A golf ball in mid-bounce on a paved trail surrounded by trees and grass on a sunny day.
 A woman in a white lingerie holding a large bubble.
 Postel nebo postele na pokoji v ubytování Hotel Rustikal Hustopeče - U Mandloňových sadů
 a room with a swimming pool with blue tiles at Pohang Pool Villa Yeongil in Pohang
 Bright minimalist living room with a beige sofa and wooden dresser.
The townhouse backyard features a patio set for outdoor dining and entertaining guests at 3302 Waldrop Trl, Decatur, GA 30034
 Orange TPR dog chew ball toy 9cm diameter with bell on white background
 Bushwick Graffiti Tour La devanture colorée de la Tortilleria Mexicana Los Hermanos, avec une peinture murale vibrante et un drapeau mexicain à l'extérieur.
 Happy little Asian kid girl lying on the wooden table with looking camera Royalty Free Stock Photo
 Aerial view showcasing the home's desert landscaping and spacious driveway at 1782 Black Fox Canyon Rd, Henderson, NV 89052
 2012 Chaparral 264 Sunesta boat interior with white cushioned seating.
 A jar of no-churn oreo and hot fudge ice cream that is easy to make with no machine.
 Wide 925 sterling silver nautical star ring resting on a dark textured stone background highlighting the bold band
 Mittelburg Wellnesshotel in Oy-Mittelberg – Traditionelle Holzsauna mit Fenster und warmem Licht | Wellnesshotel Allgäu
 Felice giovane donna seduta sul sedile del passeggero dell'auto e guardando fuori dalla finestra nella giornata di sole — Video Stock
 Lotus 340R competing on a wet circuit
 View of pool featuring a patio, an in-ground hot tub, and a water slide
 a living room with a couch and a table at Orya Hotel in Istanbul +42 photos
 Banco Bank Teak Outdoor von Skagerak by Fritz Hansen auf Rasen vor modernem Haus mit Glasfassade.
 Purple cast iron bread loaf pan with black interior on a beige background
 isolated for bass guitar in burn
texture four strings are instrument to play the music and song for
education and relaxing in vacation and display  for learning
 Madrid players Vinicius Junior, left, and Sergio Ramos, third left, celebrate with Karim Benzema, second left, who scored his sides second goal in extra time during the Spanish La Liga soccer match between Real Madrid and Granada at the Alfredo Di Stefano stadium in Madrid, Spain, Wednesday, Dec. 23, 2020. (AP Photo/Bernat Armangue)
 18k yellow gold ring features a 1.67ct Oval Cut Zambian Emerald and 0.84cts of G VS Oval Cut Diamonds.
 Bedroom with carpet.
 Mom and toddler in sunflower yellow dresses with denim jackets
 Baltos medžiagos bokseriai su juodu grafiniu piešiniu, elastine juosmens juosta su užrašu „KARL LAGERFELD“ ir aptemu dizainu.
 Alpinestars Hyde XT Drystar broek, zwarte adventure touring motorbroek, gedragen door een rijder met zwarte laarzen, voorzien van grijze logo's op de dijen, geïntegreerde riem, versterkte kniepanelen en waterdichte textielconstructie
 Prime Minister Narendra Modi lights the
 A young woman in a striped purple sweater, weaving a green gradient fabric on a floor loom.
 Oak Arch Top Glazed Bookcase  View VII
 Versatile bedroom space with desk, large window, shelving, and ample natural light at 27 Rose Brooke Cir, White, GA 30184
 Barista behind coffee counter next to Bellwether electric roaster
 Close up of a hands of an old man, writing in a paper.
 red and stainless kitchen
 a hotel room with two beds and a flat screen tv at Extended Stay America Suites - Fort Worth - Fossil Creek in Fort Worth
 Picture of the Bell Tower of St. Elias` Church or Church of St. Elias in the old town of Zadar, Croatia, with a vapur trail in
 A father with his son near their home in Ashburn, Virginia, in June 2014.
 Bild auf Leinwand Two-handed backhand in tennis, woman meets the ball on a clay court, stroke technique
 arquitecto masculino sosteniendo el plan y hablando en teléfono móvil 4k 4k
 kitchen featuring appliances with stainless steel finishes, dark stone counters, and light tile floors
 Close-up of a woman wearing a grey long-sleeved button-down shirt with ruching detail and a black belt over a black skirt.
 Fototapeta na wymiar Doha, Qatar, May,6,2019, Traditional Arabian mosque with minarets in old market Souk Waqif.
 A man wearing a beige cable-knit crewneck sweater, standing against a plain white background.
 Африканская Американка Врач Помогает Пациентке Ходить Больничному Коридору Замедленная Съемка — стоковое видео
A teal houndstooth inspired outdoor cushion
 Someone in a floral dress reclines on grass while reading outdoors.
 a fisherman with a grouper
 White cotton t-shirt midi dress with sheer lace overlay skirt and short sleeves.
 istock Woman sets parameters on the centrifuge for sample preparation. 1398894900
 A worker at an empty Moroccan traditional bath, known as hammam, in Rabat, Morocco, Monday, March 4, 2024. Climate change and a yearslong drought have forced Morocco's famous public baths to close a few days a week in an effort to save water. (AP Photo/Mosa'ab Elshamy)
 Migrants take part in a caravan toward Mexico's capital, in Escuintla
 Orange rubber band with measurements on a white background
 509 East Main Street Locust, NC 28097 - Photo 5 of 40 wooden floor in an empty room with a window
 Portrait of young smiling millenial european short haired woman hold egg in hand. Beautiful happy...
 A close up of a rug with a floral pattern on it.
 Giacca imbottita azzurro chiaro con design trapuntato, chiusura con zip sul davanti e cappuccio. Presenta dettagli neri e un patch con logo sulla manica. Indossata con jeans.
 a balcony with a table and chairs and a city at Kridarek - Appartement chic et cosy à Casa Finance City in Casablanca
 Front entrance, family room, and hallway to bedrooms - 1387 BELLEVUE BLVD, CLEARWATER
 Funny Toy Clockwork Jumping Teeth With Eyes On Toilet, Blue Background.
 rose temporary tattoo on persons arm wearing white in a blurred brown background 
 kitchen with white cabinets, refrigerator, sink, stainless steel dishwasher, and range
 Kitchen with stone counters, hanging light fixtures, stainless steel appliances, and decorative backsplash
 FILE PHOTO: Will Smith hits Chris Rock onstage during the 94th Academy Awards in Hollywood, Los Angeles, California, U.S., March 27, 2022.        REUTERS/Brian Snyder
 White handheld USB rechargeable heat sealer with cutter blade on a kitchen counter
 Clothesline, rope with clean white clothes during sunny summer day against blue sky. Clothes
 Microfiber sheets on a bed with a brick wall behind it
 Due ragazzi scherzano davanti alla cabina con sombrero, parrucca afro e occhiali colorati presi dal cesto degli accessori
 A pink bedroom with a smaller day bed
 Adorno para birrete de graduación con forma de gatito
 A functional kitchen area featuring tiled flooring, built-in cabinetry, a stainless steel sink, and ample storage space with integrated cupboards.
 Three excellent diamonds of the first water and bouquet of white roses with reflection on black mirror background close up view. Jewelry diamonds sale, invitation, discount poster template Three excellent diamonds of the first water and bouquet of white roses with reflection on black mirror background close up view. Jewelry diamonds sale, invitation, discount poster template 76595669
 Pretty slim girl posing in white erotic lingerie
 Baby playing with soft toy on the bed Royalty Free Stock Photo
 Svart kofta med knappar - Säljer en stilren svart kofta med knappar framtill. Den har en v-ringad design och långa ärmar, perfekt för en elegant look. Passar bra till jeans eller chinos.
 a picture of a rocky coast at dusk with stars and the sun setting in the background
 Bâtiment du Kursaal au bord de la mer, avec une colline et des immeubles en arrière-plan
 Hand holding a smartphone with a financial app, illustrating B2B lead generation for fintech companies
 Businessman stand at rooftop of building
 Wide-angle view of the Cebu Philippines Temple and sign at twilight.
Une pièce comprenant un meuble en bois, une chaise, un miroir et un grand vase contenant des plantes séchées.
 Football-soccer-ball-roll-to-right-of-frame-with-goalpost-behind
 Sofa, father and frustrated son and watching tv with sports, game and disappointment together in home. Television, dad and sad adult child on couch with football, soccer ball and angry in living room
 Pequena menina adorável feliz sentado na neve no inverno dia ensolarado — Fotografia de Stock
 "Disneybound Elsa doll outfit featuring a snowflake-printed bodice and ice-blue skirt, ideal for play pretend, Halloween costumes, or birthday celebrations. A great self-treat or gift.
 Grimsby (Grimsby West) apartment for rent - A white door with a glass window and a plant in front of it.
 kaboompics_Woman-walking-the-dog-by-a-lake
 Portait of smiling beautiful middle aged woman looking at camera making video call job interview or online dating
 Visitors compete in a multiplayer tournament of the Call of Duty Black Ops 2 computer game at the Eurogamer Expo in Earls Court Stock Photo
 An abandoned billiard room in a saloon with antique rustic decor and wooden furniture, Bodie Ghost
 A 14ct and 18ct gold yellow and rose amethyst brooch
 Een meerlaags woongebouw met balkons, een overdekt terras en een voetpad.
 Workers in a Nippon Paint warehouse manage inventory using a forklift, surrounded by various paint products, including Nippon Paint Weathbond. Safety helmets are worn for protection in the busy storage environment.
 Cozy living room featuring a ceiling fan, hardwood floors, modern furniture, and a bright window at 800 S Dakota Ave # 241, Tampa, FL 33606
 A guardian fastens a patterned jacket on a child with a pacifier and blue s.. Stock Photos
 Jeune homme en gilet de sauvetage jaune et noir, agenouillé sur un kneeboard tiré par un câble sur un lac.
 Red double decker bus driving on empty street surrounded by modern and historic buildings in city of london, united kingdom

Directions for this task:
Give back, word for word, the lines of the records that run from the one holding "Cozy living room" to the very last.

Solved problem:
 Cozy living room featuring a ceiling fan, hardwood floors, modern furniture, and a bright window at 800 S Dakota Ave # 241, Tampa, FL 33606
 A guardian fastens a patterned jacket on a child with a pacifier and blue s.. Stock Photos
 Jeune homme en gilet de sauvetage jaune et noir, agenouillé sur un kneeboard tiré par un câble sur un lac.
 Red double decker bus driving on empty street surrounded by modern and historic buildings in city of london, united kingdom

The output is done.